Police told Gehring the crooks are likely selling the catalytic converters to out-of-state scrapers, but no one can say for sure. 

Surveillance cameras did capture the van the crooks used to flee the scene, but no license plate. 

Because the crooks wore hoodies it was impossible to see their faces. 

"Something has got to be done, and I hope these people go to prison for a long time," Gehring said.

Gehring did offer an alternative to those who choose a life of crime.

"I suggest you come here because I have jobs. I can hire you instead of working in the dark of night stealing converters. You can work for me honestly and get paid a probably do better," he said. 

State Representative Bob Young (R-Green) says he is working on legislation to address the issue. 

Young introduced House Bill 408 in September 2021 to make it harder for criminals to sell bundles of catalytic converters.

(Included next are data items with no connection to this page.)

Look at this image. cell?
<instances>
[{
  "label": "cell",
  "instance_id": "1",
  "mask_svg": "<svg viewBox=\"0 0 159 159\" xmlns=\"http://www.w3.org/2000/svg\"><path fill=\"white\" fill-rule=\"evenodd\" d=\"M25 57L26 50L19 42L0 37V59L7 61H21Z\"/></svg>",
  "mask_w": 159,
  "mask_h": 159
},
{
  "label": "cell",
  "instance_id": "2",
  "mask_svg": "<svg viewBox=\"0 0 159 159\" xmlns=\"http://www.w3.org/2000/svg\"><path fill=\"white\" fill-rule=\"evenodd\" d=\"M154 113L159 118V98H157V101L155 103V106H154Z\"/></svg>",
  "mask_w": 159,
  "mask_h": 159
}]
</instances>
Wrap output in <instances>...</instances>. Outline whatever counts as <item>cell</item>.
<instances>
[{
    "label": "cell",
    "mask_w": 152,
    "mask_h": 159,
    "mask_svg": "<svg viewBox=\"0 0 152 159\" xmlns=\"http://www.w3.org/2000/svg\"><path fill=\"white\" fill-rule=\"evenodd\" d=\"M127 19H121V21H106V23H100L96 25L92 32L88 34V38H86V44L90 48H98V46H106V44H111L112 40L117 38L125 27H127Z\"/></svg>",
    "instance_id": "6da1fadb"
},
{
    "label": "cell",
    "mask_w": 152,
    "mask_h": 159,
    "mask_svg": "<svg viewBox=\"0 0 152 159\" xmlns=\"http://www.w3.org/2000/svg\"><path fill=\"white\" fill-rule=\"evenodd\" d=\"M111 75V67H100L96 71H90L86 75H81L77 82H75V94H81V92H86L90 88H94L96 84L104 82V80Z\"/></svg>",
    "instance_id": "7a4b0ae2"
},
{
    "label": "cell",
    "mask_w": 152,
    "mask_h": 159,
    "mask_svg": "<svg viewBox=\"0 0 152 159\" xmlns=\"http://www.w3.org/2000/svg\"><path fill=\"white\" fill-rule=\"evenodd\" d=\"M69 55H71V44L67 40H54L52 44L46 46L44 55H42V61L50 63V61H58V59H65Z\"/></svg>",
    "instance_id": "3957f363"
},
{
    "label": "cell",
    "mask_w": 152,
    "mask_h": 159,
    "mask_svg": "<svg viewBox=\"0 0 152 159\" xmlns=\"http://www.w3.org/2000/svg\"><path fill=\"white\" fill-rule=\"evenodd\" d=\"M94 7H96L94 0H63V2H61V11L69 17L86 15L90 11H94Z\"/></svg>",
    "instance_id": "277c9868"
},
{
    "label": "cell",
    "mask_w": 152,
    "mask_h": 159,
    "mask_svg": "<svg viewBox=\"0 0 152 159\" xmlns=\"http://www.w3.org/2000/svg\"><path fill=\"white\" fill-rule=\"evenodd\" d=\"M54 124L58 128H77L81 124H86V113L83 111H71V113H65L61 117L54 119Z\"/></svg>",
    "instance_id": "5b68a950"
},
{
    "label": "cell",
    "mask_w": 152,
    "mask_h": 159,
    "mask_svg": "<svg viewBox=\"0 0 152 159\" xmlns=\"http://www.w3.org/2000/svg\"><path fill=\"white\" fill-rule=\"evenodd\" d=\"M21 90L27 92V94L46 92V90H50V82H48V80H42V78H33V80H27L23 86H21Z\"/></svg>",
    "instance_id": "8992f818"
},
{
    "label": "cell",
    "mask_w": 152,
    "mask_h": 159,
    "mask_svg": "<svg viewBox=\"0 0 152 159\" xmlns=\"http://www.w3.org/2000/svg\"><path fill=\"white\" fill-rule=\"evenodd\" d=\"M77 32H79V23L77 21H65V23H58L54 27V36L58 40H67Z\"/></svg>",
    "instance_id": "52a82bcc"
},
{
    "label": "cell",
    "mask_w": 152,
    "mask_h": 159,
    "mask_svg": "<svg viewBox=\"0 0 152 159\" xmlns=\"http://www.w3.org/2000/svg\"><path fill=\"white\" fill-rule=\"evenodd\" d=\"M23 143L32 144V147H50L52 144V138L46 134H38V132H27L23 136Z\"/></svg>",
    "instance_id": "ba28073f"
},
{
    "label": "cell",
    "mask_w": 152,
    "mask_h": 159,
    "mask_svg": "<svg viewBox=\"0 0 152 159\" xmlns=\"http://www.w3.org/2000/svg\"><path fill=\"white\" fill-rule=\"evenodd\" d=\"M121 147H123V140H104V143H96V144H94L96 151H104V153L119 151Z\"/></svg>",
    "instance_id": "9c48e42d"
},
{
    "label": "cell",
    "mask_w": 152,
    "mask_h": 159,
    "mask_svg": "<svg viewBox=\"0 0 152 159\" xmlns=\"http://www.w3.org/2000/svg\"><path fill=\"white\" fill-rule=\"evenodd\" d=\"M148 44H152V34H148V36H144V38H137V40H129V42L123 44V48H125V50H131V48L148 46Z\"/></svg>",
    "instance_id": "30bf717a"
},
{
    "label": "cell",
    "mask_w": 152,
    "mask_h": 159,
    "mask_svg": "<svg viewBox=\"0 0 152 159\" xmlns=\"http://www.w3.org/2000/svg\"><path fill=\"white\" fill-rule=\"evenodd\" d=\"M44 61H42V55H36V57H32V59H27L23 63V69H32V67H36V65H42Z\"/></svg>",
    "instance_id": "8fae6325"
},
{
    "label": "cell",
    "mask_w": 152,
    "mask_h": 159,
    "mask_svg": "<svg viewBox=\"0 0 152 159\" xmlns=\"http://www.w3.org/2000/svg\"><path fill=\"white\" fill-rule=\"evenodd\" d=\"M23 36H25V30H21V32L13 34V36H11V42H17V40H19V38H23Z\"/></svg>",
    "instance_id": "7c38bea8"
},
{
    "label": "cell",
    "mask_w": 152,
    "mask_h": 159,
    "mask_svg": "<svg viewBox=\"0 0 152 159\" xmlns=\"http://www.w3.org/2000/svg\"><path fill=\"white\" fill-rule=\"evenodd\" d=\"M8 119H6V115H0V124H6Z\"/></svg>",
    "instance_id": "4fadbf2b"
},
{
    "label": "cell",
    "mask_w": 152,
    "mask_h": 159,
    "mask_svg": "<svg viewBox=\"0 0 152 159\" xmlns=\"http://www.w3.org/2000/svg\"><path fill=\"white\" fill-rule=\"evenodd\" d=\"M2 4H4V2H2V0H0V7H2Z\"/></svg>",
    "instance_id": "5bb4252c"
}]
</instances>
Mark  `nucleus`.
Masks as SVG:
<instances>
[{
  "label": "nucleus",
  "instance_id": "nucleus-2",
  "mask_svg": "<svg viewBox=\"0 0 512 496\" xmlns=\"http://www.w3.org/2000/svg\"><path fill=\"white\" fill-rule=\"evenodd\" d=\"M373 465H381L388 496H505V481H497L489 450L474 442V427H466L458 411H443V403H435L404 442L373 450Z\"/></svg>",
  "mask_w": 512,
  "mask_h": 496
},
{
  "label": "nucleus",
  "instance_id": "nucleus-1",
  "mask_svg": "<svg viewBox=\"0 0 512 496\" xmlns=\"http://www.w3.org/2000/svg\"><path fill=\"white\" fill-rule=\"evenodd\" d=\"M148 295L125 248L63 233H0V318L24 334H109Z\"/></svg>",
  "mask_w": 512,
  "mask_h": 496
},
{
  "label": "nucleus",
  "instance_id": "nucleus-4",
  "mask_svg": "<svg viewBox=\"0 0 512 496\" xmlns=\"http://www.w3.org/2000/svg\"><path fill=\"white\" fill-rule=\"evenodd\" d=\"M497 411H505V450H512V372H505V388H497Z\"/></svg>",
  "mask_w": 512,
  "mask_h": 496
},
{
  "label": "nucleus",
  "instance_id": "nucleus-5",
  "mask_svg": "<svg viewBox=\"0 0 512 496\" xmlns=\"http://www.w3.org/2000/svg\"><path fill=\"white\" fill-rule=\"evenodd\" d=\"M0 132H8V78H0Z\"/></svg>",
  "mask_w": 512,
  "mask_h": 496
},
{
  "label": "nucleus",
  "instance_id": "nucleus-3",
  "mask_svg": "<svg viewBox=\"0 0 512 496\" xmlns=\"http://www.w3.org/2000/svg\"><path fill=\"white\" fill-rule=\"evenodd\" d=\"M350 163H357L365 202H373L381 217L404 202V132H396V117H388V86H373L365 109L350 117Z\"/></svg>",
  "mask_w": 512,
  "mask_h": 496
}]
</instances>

He said the bill will close the scrap metal loophole by requiring dealers to prove ownership of every single catalytic converter they purchase. 

"If the scrap metallers are policing themselves they wouldn't be looking at additional regulations, " Rep. Young said. 

Young said the bill has received pushback from the recyclers who argue police aren't doing enough to check the logs of "bad actors" in the business and they also fear the legislation will end the sale of catalytic converters to scrappers across the state. 

Ohio ranks eighth in the nation when it comes to thefts of catalytic converters, according to a State Farm survey in 2021.